Clark & Parsia: New Products to Save Data From Death In An ECM Repository, And To Tackle Smaller Data Sets of Big Strategic Value
Is your enterprise content management system the place where your information goes to die? It doesn’t have to be that way.
At the SemTech conference in June, Kendall Clark of Clark & Parsia will formally launch Spanner and Stardog, the former of which is already in use at NASA and the latter of which will be entering private beta mode in the next couple of weeks. Spanner takes semantics to ECM, to help enterprises make the pivot from unstructured to semi-structured and structured information management affordable, useful and valuable, Clark says.
Stardog is its RDF database aimed at the high-value, lower-dataset size of the market, and Spanner will be able to utilize it. Alternately, organizations that already have an existing commitment to an RDF database can continue to employ that in conjunction with Spanner.
Why semantic ECM with Spanner? Traditional ECMs haven’t always provided the return on investment organizations have expected — they know there’s a document there with the data they need, but finding it is a different story with potentially devastating consequences.
########################################
● **TASK GOAL**: Copy the Clark & Parsia product article again, starting at "Clark & Parsia: New" and stopping after "be that way.". Replace "enterprise content management system" with "document management system".

● **INPUT DATA**:
########################################
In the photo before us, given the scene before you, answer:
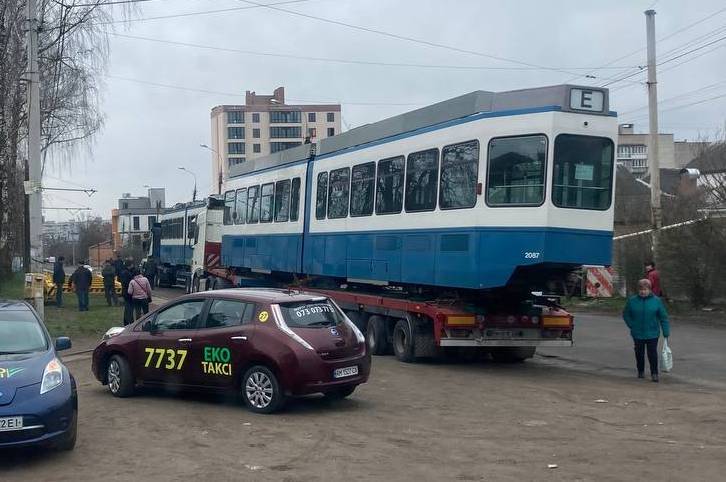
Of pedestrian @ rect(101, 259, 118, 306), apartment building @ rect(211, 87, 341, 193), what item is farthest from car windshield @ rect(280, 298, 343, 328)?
A: apartment building @ rect(211, 87, 341, 193)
########################################
● **OUTPUT FOR THIS EXERCISE**:
Clark & Parsia: New Products to Save Data From Death In An ECM Repository, And To Tackle Smaller Data Sets of Big Strategic Value
Is your document management system the place where your information goes to die? It doesn’t have to be that way.